Mettre à profit le territoire occupé par un ancien golf peut permettre, en contrepartie, de protéger des milieux naturels vierges de l'urbanisation qui risquerait, sans mesure de protection, de s'y étendre. Or, protéger les milieux naturels périphériques, restés intacts ou moins artificialisés, est une nécessité.
Préserver une part importante des arbres matures et des autres éléments d’intérêt écologique d’un ancien golf, et y offrir des lieux de loisirs et de socialisation, est possible. Procéder à une densification verte de certains anciens golfs pour atteindre simultanément ces divers objectifs est une solution à envisager sérieusement.
Les golfs : la pointe de l’iceberg des transformations urbaines à venir
Bref, la question de transformer les anciens terrains de golf en parc ou en quartier en cache une plus générale : où et comment devrons-nous reconstruire la ville sur elle-même?
Le développement urbain durable passe par des transformations majeures de nos quartiers… et on ne fera pas d’omelette sans casser d'œufs. La fin de l’étalement urbain amorce l’ère de la consolidation massive. Celle-ci bousculera nos habitudes, que ce soit le terrain de golf converti en écoquartier, le bungalow converti en triplex, le couvent converti en logements abordables, l’autoroute convertie en boulevard urbain bordé d’un quartier complet à forte densité.

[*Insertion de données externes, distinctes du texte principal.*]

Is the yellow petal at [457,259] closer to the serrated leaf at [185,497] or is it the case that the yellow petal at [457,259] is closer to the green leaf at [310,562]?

Le débat autour des golfs constitue une opportunité que les acteurs de la densification devraient saisir. Une fois intéressés par ces questions, les citoyens d’abord inquiets pourront être mobilisés pour pousser la conversation plus loin et participer activement à la réflexion sur comment verdir et densifier nos milieux de vie. Cette conversation demandera transparence et respect de toutes les parties. Passer d’une logique d’opposition à une dynamique de collaboration sur les transformations urbaines est dorénavant un impératif climatique, qu’on le veuille ou non. C’est la responsabilité de tous, municipalités, citoyens et promoteurs, de contribuer au dialogue constructif sur la densification au Québec.

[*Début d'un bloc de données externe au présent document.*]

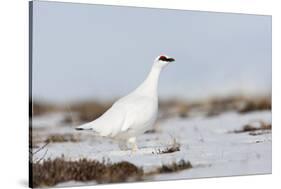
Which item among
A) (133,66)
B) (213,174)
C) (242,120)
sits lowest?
(213,174)

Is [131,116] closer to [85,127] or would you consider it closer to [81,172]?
[85,127]

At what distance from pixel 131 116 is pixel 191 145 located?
72 centimetres

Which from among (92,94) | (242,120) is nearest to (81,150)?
(92,94)

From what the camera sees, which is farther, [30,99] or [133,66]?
[133,66]

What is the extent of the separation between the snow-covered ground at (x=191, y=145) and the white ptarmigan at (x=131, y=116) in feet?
0.25

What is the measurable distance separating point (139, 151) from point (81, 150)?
57cm

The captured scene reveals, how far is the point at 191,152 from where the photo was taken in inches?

Note : Ce texte porte sur la question des anciens golfs partout au Québec. Néanmoins, par souci de transparence, notez que Vivre en Ville a été appelé, depuis 2014, à réfléchir au devenir possible d’anciens golfs, dont ceux de Brossard et de Rosemère, en offrant de l'accompagnement et du conseil aux municipalités et aux promoteurs. Si nous l’avons fait, c’est que nous avons analysé, de la manière qu’on explique plus haut, que la conversion de golfs pour accueillir un certain développement immobilier a parfois plus d’impacts environnementaux positifs que négatifs. Ces exercices nous ont permis d’explorer concrètement la manière de concilier habitats humains et espaces verts naturels ou artificialisés. Au moment d'écrire cet article, un mandat d'accompagnement du propriétaire du terrain de l'ancien golf de Rosemère, visant à évaluer les caractéristiques de son projet à la lumière des principes et des balises énoncés dans objectifecoquartiers.org, était en cours. Ce mandat a pris fin en mars 2021.